The economist Jesús Reyes Heroles González Garza died this Sunday at the age of 71, his family announced to the Mexican press. Previously, Reyes Heroles was director of GEA Grupo de Economistas y Asociados, a consulting firm specializing in energy. This was his area of expertise after being head of the Ministry of Energy during the government of Ernesto Zedillo (1994-2000) and taking over the management of Petróleos Mexicanos (Pemex) in the government of Felipe Calderón (2006-2012). .
Reyes Heroles knew Pemex inside out and spoke in the media in recent years about the company's transformation and debacle. The politician also recognized, for example, that the energy reform implemented by Calderón in 2008 was not enough to mitigate the decline of the state oil company. “This reform was stillborn because it was carried out without constitutional changes,” he said in an interview with EL PAÍS in December 2015.
However, after the 2013 energy reform, he made no secret of his enthusiasm for opening the sector to private investment. “The reform is like a big tsunami hitting Pemex, and it had to come one day. “I am living proof that Pemex cannot be reformed from within. They really needed to reform the environment that would force the company to make changes it wouldn't otherwise make,” he added.

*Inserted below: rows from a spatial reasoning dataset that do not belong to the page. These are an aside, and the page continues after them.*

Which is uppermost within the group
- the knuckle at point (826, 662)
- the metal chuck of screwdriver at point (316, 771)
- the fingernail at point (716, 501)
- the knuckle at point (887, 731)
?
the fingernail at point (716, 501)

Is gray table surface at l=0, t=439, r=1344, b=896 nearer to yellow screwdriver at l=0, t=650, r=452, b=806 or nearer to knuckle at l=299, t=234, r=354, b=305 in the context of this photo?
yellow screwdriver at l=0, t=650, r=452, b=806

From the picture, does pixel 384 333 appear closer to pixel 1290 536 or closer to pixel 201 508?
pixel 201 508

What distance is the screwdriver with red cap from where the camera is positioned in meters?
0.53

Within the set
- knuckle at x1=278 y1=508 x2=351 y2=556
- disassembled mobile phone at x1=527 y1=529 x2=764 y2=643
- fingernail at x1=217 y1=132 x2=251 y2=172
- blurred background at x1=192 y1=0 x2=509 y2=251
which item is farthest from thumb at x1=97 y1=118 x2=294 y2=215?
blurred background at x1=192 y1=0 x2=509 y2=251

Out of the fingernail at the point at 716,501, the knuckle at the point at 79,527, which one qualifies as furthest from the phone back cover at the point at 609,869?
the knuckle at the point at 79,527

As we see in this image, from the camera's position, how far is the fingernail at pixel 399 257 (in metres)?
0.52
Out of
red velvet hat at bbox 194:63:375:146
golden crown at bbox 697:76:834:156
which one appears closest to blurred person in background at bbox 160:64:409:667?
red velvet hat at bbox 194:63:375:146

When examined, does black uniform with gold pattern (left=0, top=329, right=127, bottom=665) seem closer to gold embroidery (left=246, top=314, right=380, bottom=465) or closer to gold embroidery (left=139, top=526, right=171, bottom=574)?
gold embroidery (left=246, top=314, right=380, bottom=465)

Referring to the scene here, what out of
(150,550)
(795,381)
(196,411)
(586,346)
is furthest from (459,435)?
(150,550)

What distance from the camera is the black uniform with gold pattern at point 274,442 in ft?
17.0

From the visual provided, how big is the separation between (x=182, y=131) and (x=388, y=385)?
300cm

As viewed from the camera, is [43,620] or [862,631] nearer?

An economist at the Autonomous Technological Institute of Mexico (ITAM) and lawyer at the National Autonomous University of Mexico (UNAM), Reyes Heroles enjoyed a privileged career that led him to important positions in public service, such as the management of Banobras (1994). – 1995) and the Mexican Embassy in the United States (1997-2000). He has also served on the boards of Walmart de México, Banamex and Santander. After leaving the management of Pemex in 2009, he left public service to found the energy consulting company, which he headed until his death.
His father, Jesús Reyes Heroles, was considered one of the main ideologues of the Institutional Revolutionary Party (PRI) and held senior positions in the Mexican government during the six-year administrations of Luis Echeverría, José López Portillo and Miguel de la Madrid. It was he who brought him closer to public service. “He was a liberal, secular, free-thinking man, a very frugal man in his life, tolerant in many things. “In economic terms he changed, he was a man who believed in the post-revolutionary Cardenist vision of state intervention aimed at promoting the welfare of the neediest classes, and then he gradually reconsidered this feeling over time,” he commented on his father in an interview in 2015 with journalist Sergio Sarmiento.
Reyes Heroles wrote a column in the newspaper El Universal in which he addressed various issues of public life in Mexico. Their most recent collaboration in June 2023, entitled “The Other Agenda: Contaminated with Resignation and Conformism,” addressed low citizen participation in elections in the State of Mexico. “Virtually half of citizens remain in a state of exhaustion, disappointment and disorientation. Perhaps this is a direct reaction to their low participation in the elections, which is determined by the resignation and conformism of citizens. Until now we have had to live in this society,” he wrote.